Best predictions to be copied:

Best validation model:
Traceback (most recent call last):
  File "text_comprehension/eval/copyBestPredictions.py", line 124, in <module>
    print bestValModel['params']
KeyError: 'params'

***** RUNNING THE FUSION SCRIPT *****

Models to be fused:

Ensemble (equal weights): 
/home/daehan/.local/lib/python2.7/site-packages/numpy/core/_methods.py:59: RuntimeWarning: Mean of empty slice.
  warnings.warn("Mean of empty slice.", RuntimeWarning)
/home/daehan/.local/lib/python2.7/site-packages/numpy/core/_methods.py:70: RuntimeWarning: invalid value encountered in double_scalars
  ret = ret.dtype.type(ret / rcount)
Traceback (most recent call last):
  File "text_comprehension/eval/fusion.py", line 394, in <module>
    result = fuse_predictions(prediction_files)
  File "text_comprehension/eval/fusion.py", line 158, in fuse_predictions
    ensemble_accuracy = accuracy(numpy.mean(all_preds, 0))
  File "text_comprehension/eval/fusion.py", line 57, in accuracy
    for row in probas:
TypeError: 'numpy.float64' object is not iterable

I think no model was found to fuse together, but am not sure what exactly is the problem... Can you help me solve this? Any help will be much appreciated!

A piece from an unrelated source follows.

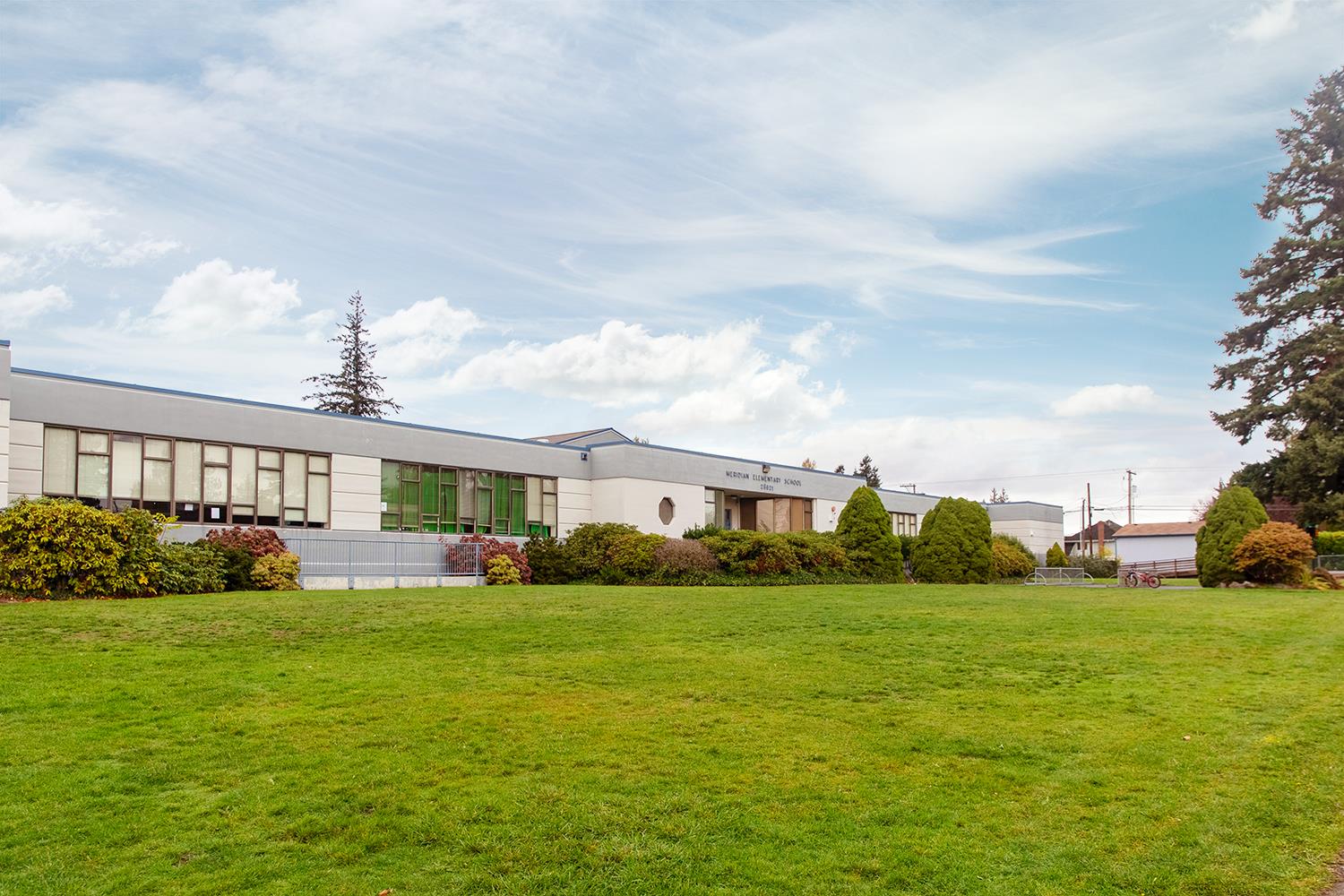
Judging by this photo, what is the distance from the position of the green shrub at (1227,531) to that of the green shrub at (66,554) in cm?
2481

mrcocytus commented 7 years ago

Have you resolved this problem? I get the same issue. @DaehanKim

Seayoung277 commented 7 years ago

This problem is caused by the inconsistency of the file prefix in quick-start-generic.sh. The prefix of .prediction files generated by training step is the names you provided in quick-start-cbt-ne.sh, which should be cbtest_NE_valid_2500ex.txt. and cbtest_NE_test_2500ex.txt. rather than validation.txt. and test.txt. in the quick-start-generic.sh script.

SOLUTION: You don't need to run the whole training again. You can comment out the training lines in quick-start-generic.sh and leave the rest two lines. The first line should be python text_comprehension/eval/copyBestPredictions.py -vp $3. -tp $4. -i $OUT_DIR -o $OUT_DIR/best_predictions and the second line does not need modification.